▶ _Your objective_: Reproduce word for word the part of the habeas corpus opinion between "The procedural history" and "1367 (N.D.Cal. 1996).", inclusive.

The opinion of the court was delivered by: Legge, District Judge.

                       OPINION AND ORDER ON PETITION
                         FOR WRIT OF HABEAS CORPUS
                             DEATH PENALTY CASE


Petitioner James Richard Odle is a prisoner of the State of California, under sentence of death. He originally petitioned this court for a writ of habeas corpus in 1988. The matter is now before the court on his amended petition filed on February 16, 1993.

The procedural history of this case is summarized in this court's order granting partial summary judgment. Odle v. Calderon, 884 F. Supp. 1404, 1410-11 (N.D.Cal. 1995). The amended petition raises fifty-six claims. In three prior orders, this court denied most of the claims. See Odle v. Vasquez, 754 F. Supp. 749 (N.D.Cal. 1990); Odle v. Calderon, 884 F. Supp. 1404 (N.D.Cal. 1995); Odle v. Calderon, 919 F. Supp. 1367 (N.D.Cal. 1996).

▶ _Supplied material_:
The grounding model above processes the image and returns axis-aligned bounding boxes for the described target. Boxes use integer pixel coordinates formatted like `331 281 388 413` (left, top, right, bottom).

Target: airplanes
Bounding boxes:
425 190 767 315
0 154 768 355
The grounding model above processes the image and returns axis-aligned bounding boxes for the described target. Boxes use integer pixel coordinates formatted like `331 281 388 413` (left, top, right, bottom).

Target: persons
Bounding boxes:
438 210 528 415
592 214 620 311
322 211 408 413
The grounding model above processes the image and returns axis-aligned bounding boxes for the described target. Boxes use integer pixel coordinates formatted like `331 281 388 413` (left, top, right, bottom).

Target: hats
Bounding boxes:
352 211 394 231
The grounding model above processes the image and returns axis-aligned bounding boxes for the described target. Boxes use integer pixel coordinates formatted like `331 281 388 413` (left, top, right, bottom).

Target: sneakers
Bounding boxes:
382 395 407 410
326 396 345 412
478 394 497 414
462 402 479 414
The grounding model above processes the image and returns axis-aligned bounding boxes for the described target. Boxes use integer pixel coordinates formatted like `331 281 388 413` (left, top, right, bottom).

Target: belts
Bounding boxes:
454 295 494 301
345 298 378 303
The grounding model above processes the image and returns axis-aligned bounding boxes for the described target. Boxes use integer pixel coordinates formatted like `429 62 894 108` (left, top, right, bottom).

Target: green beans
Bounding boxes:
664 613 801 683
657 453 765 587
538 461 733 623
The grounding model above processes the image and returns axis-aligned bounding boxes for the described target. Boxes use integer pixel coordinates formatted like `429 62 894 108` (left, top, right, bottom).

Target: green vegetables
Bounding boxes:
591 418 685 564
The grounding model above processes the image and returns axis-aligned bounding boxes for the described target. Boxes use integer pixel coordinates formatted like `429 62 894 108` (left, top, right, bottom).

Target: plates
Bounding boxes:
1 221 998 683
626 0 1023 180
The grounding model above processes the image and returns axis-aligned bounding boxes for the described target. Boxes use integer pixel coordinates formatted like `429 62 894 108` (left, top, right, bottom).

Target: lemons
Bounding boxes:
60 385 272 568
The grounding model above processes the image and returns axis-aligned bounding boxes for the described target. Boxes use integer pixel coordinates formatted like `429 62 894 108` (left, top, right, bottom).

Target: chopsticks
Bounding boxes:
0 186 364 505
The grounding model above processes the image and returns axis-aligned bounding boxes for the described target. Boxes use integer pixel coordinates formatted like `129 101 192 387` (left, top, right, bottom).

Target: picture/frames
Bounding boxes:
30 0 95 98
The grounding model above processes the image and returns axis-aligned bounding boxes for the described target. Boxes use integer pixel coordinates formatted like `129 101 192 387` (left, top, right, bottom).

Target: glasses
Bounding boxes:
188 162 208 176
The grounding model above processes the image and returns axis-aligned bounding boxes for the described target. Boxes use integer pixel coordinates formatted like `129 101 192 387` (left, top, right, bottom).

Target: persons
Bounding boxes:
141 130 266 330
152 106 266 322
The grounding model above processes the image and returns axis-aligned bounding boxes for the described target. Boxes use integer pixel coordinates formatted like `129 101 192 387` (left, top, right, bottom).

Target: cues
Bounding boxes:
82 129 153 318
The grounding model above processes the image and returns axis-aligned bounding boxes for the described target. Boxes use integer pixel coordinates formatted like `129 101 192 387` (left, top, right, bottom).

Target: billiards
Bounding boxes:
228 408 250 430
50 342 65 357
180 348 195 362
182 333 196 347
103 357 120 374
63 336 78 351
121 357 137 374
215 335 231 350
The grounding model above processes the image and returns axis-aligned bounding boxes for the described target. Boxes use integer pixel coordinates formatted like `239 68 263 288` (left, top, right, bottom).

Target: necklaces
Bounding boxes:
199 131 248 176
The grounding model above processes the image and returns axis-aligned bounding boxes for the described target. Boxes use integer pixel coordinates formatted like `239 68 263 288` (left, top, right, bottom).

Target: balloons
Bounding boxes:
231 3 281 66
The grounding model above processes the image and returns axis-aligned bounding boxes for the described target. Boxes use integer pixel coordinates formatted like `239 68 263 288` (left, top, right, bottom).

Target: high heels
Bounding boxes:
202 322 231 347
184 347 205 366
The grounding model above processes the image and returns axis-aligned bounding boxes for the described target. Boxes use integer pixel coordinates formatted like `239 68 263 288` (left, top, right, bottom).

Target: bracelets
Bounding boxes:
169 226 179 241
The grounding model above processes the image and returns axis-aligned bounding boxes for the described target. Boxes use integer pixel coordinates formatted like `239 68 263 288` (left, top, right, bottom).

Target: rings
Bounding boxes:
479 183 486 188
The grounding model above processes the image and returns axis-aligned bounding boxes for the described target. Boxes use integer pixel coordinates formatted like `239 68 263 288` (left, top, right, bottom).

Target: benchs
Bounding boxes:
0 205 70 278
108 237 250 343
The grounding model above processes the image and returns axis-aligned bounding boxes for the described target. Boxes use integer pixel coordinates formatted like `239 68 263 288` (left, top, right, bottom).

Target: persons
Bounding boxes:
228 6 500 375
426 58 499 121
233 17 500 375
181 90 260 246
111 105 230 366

▶ _Exercise response_:
The procedural history of this case is summarized in this court's order granting partial summary judgment. Odle v. Calderon, 884 F. Supp. 1404, 1410-11 (N.D.Cal. 1995). The amended petition raises fifty-six claims. In three prior orders, this court denied most of the claims. See Odle v. Vasquez, 754 F. Supp. 749 (N.D.Cal. 1990); Odle v. Calderon, 884 F. Supp. 1404 (N.D.Cal. 1995); Odle v. Calderon, 919 F. Supp. 1367 (N.D.Cal. 1996).